MARGINALISED

A defeat for coastal unity

In Summary
  • If united behind one acknowledged leader, the Coast has electoral numbers pretty close to those of the Big Tribe groupings other than the Central Kenya caucus.
  • So, the fact that Joho and Mvurya are on opposing sides of the current political divide is not good news for coastal unity

Ever since the Msambweni by-election was won by the independent candidate, Feisal Bader, who triumphed over the favoured ODM candidate Omar Boga, there has been a frenzy of analyses as to what this outcome signifies.

Two key threads have emerged in these analyses:

First is that it is a defeat for the ODM leader Raila Odinga personally, and a signal victory for the Deputy President Dr William Ruto, who reportedly supplied the “logistics” for Bader’s campaign.

Second is that the real loser was the Mombasa County Governor, Hassan Joho, who spent many days in Msambweni campaigning for Omar Boga; and that the winner was the Kwale County Governor, Salim Mvurya, who based his campaign in support of Feisal Bader, on a theme of Kwale residents resisting outsider influences.

This is all very well. But there is an even bigger picture here, which is that the real loser in all this was the elusive prospect of coastal unity.

Let me explain what I mean by this:

Going back all the way to the early years of independence, leading lights of the Coast region – not just politicians but also academics, technocrats, and religious leaders – have long recognized that their region faces unique challenges which the rest of Kenya cannot easily appreciate.

Because the “ten-mile Coastal strip” was once governed from Zanzibar, by the Sultan from Oman who was based there, matters of land ownership, were uniquely convoluted in the Coast.

And as the Coast (like the rest of Kenya) has a population which consist of about 70 per cent rural small-scale farmers, the question of land ownership is an existential challenge. Personal survival is pegged primarily on the small farm, which the entire family depends on.
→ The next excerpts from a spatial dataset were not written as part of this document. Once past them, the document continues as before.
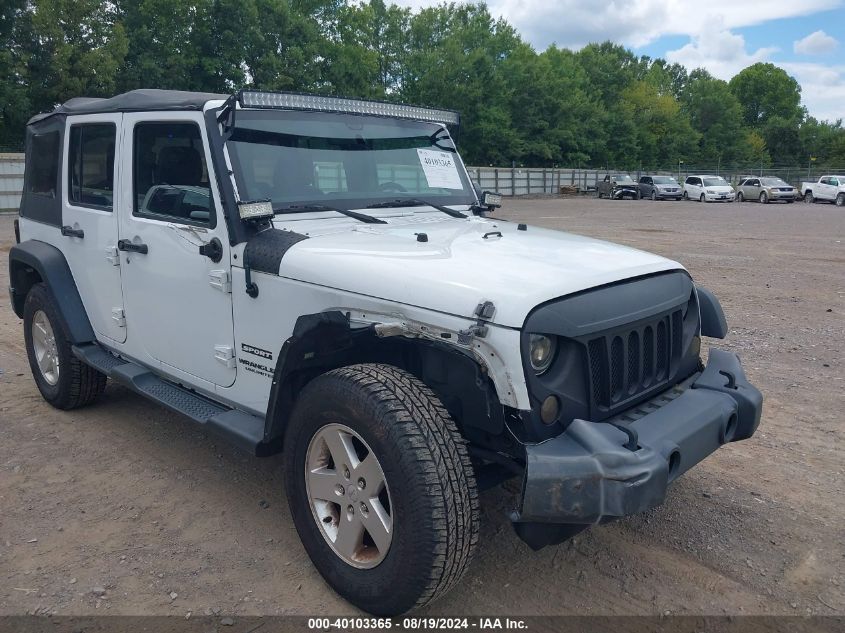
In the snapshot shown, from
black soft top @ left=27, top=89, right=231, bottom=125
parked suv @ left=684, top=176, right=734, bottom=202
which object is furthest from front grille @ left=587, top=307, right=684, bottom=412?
parked suv @ left=684, top=176, right=734, bottom=202

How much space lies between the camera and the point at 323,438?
2.96m

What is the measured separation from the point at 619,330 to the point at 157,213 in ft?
8.63

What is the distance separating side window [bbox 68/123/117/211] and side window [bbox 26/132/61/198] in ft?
0.91

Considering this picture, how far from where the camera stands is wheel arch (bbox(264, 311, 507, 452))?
2.79 meters

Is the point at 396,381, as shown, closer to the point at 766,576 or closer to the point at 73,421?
the point at 766,576

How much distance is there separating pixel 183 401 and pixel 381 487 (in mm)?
1614

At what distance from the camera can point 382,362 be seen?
10.7ft

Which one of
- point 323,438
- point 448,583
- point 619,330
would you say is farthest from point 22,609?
point 619,330

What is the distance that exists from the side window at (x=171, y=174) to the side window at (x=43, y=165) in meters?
1.26

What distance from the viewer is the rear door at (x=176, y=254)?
3604mm

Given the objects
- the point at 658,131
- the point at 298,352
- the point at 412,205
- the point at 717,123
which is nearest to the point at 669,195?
the point at 658,131

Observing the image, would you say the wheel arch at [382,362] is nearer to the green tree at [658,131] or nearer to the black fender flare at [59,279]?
the black fender flare at [59,279]

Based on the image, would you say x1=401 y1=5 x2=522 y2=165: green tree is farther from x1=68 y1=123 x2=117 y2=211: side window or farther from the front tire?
the front tire

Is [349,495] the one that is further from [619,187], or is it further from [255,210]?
[619,187]
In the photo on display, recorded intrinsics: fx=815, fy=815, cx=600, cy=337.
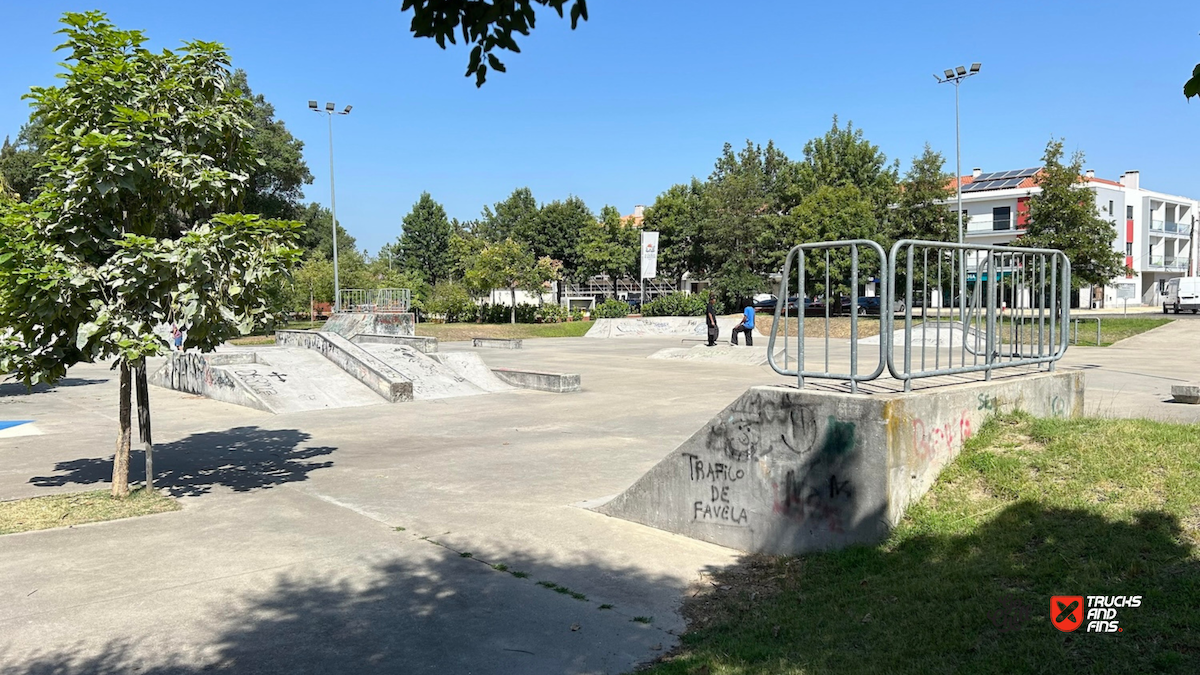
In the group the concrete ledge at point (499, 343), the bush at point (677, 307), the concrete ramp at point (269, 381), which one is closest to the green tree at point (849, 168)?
the bush at point (677, 307)

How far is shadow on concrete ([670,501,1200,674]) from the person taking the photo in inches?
133

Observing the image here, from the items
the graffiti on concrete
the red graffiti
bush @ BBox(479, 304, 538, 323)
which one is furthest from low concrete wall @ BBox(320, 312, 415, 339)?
the red graffiti

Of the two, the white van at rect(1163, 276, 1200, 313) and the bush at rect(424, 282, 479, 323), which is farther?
the bush at rect(424, 282, 479, 323)

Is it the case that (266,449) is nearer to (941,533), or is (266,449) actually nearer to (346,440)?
(346,440)

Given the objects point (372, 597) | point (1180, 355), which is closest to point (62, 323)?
point (372, 597)

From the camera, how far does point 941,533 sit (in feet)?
16.2

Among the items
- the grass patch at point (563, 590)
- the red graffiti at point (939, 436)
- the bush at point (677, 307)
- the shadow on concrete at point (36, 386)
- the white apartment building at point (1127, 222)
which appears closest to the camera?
the grass patch at point (563, 590)

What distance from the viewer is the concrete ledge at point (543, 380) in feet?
57.2

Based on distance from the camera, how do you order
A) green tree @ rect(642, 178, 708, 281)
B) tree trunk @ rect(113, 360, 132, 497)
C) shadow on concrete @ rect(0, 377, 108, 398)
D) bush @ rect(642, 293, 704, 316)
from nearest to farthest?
tree trunk @ rect(113, 360, 132, 497)
shadow on concrete @ rect(0, 377, 108, 398)
bush @ rect(642, 293, 704, 316)
green tree @ rect(642, 178, 708, 281)

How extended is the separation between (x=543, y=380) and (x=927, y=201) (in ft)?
104

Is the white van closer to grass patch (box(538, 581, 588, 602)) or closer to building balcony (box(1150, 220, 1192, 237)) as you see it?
building balcony (box(1150, 220, 1192, 237))

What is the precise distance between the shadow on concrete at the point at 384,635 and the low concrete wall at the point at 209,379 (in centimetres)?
1072

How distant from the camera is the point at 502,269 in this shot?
47875mm

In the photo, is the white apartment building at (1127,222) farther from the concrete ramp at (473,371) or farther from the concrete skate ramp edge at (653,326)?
the concrete ramp at (473,371)
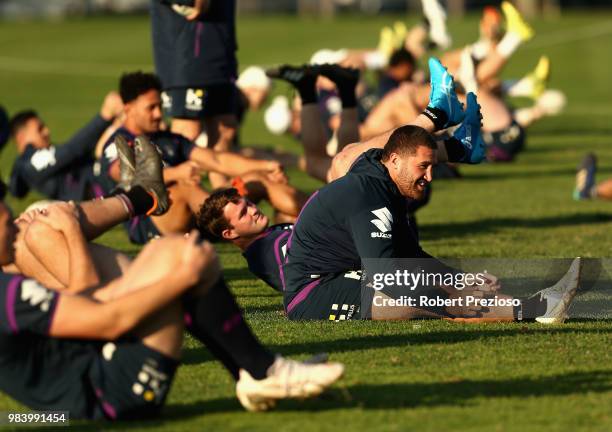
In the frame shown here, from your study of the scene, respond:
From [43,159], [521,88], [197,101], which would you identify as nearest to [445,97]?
[197,101]

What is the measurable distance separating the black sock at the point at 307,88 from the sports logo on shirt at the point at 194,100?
1091mm

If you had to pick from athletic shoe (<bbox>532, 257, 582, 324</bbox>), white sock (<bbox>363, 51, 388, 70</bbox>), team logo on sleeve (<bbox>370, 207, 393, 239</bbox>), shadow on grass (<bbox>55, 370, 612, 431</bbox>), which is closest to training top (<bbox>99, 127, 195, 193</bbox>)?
team logo on sleeve (<bbox>370, 207, 393, 239</bbox>)

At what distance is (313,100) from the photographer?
12.1 metres

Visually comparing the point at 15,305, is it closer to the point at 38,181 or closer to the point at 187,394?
the point at 187,394

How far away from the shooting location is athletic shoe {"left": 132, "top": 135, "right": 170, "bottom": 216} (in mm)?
7789

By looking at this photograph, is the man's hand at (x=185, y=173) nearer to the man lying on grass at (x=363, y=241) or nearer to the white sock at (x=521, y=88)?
the man lying on grass at (x=363, y=241)

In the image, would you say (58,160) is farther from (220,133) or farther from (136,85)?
(136,85)

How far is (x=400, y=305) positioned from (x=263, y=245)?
125cm

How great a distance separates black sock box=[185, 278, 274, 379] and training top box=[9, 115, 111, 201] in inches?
307

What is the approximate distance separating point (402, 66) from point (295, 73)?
22.7ft

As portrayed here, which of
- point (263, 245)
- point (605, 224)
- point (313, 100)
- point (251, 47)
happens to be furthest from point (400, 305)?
point (251, 47)

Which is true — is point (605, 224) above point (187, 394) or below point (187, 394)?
below

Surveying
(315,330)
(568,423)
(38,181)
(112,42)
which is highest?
(568,423)

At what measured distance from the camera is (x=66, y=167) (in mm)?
13789
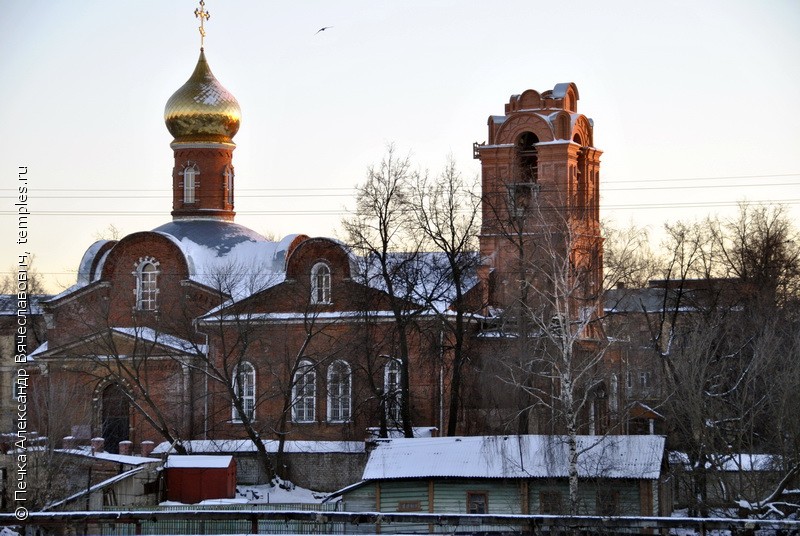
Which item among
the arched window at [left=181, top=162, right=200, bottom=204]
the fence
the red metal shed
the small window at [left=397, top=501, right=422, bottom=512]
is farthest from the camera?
the arched window at [left=181, top=162, right=200, bottom=204]

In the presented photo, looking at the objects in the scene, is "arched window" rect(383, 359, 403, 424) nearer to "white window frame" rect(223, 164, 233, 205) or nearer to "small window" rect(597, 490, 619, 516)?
"small window" rect(597, 490, 619, 516)

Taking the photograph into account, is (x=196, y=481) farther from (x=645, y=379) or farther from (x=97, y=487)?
(x=645, y=379)

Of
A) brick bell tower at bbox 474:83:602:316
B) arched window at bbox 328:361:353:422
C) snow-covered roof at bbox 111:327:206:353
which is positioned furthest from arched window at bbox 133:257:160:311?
brick bell tower at bbox 474:83:602:316

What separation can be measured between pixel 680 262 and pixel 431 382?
30.7 feet

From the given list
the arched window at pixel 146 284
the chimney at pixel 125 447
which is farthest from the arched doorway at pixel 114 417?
the chimney at pixel 125 447

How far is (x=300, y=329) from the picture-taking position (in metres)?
43.9

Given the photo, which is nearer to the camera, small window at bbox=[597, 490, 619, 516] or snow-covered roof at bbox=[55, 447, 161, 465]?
small window at bbox=[597, 490, 619, 516]

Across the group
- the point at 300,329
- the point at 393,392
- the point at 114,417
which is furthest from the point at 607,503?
the point at 114,417

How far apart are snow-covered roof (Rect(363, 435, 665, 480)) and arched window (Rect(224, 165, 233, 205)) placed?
19.4m

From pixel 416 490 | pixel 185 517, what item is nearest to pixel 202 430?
pixel 416 490

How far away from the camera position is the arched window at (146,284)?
154 feet

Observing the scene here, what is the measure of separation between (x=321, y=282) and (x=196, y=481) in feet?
33.2

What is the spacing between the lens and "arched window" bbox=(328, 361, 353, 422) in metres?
43.3

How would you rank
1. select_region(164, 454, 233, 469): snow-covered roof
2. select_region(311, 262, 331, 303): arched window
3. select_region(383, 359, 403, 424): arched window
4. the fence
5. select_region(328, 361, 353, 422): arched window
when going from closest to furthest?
the fence
select_region(164, 454, 233, 469): snow-covered roof
select_region(383, 359, 403, 424): arched window
select_region(328, 361, 353, 422): arched window
select_region(311, 262, 331, 303): arched window
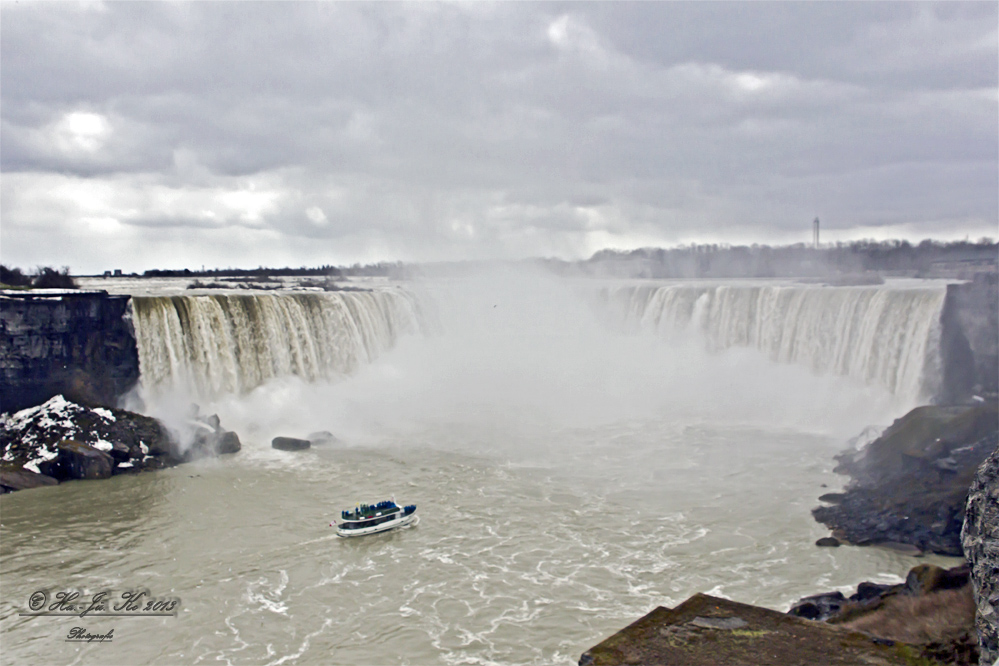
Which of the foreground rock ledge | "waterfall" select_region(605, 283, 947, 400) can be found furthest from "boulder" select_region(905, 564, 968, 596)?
"waterfall" select_region(605, 283, 947, 400)

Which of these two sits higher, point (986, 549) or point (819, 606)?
point (986, 549)

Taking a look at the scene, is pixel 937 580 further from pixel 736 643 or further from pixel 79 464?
pixel 79 464

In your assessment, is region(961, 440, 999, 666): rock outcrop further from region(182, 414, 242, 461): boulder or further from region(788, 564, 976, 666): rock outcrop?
region(182, 414, 242, 461): boulder

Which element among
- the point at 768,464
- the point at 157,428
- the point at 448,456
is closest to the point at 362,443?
the point at 448,456

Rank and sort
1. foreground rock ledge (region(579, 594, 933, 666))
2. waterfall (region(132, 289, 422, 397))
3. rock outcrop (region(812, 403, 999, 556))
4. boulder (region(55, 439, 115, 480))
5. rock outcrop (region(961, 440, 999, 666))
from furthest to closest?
1. waterfall (region(132, 289, 422, 397))
2. boulder (region(55, 439, 115, 480))
3. rock outcrop (region(812, 403, 999, 556))
4. foreground rock ledge (region(579, 594, 933, 666))
5. rock outcrop (region(961, 440, 999, 666))

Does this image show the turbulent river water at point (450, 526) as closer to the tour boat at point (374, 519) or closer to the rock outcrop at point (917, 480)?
the tour boat at point (374, 519)

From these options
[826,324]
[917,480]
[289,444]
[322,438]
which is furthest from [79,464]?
[826,324]
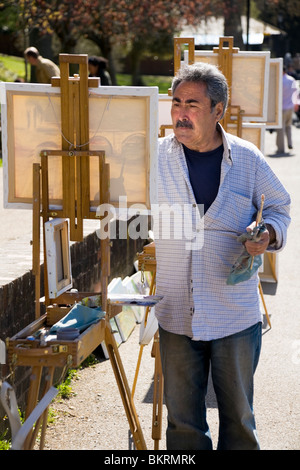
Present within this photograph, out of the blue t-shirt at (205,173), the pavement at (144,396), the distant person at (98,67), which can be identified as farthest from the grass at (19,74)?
the blue t-shirt at (205,173)

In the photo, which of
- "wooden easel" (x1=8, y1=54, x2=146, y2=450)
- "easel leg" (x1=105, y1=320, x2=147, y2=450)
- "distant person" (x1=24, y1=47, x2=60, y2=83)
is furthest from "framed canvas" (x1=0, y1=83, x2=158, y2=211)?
"distant person" (x1=24, y1=47, x2=60, y2=83)

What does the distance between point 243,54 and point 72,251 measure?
2.31 meters

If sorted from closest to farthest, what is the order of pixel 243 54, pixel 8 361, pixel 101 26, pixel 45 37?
pixel 8 361
pixel 243 54
pixel 45 37
pixel 101 26

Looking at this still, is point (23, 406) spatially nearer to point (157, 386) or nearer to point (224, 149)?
point (157, 386)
Resolving the historical injustices which attend the coastal land ownership issue is therefore at the forefront of the priorities for all indigenous residents of the Coast. And it is not an issue that can be resolved through local politics: it requires the dedicated and sustained attention of the central government.

In short, the Coast region as a unit, has much to gain from having “a seat at the big table” of national politics.

And without such a seat, the Coast is doomed to remain a marginalized zone.

Up to now, any prospect of coastal prominence on the national stage has been difficult because our system of government only had room at the top for one individual – the imperial president – and his circle of cronies. At best (and since the 2010 constitution) we have been ruled by “the Big Two”.

The Building Bridges Initiative promises to change this: we will no longer have “the Big Two” but “the Big Five”.

The key intended impact of the BBI is that we should no longer have – with each new president – a situation in which only two tribal communities are fully confident that they have adequate representation in the top echelons of government. Power is to be disbursed, and key decisions driven by consensus.

I am not saying that it will work. Just that such seems to be the obvious intention.

So, what we may expect to have in 2022, is not just two leading presidential candidates supported by their running mates, but rather two rival slates each with five indispensable members.

This is important for the Coast insofar as while such regions as the Maasai counties (Kajiado and Narok) or the Gusii counties (Nyamira and Kisii) seem likely to remain significant only as swing vote areas, when it comes to the Coast, this is where it has an opportunity to play in the arena of “big tribe politics”.

For if united behind one acknowledged leader, the Coast has electoral numbers pretty close to those of the Big Tribe groupings other than the Central Kenya caucus.

So, the fact that Joho and Mvurya are on opposing sides of the current political divide is not good news for coastal unity.

Whatever they may be able to achieve within their own counties, is relatively insignificant compared to what would be achievable if they were to unite and present the other national political barons with a unified coastal voting bloc.